Multi-unit dwellings also offer unique challenges. Collateral concerns include not only how your actions may impact innocent others, but whether or not those others are so innocent. Adjoining rooms are popular with suspects, particularly crime crews. One telltale sign is rooms that have been checked out in the names and with the credit of identity theft victims.
Courts have found that entries effected through the use of deception and accomplished without force do not constitute a "breaking," which requires officers to first announce their authority and purpose. As such, ruses have been successful in getting people to open doors at motels. Cops have called and asked a guest to come down to the lobby, impersonated pizza delivery men, had a hotel security guard knock and pretend he was there to check on the air conditioning, among other deceptions. Cops have also contacted occupants with the pretext of investigating a possible crime such as a hit and run of the registrant's car in the parking lot.
Whatever you do, don't overplay your hand. Conning a well-intentioned manager into opening a door that neither you nor he has a right to open can find you losing your case and him being held civilly liable.
"Officer safety is number one," says Mike Hand, officer in charge of the Jackson County (Mo.) Task Force. Sometimes we'll simply wait the guy out. We'll set up a remote surveillance and take the guy down as he's leaving the location. We can always get evidence another day."

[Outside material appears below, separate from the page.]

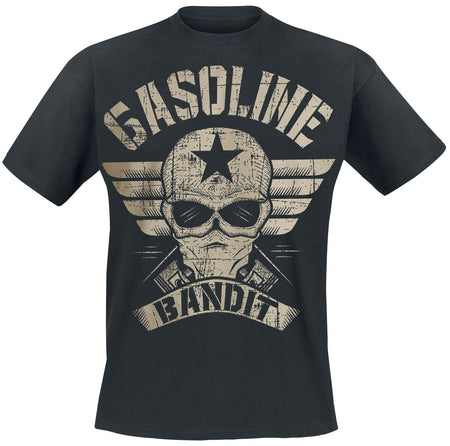 T-Shirt Manches courtes Rockabilly de Gasoline Bandit - Logo Ailé - S à 4XL - pour Homme - noir - Gasoline Bandit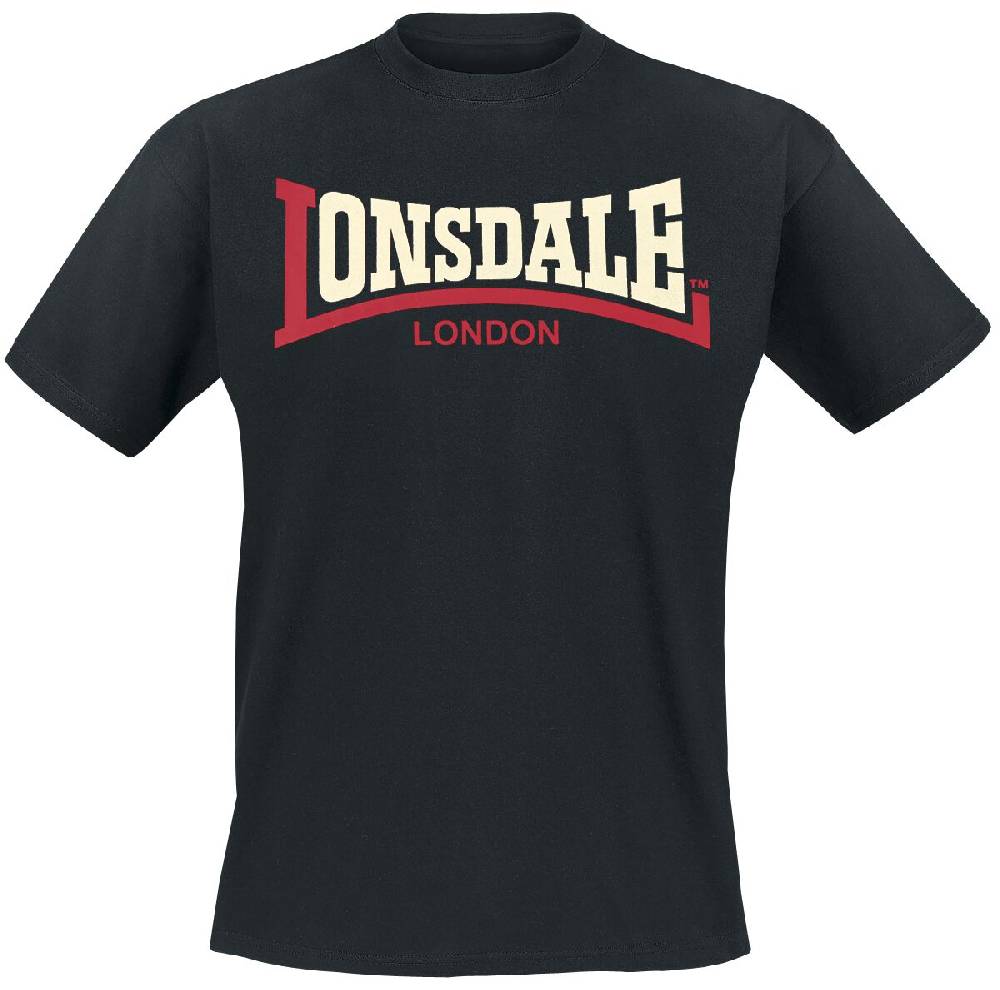 EMP "Two Tone" T-Shirt schwarz von Lonsdale London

All the same, Hand recommends that officers be cross-trained in tactical entries. Even if it's incident to a low-key "knock and talk," it's best to be accompanied by a partner when you initiate entry into a motel room. Hand notes that with two-man deployments, the first man will usually start with the bathroom, as it's the most likely place for evidence disposal and for someone to hide while still affording some degree of mobility (as opposed to under the bed or in a closet).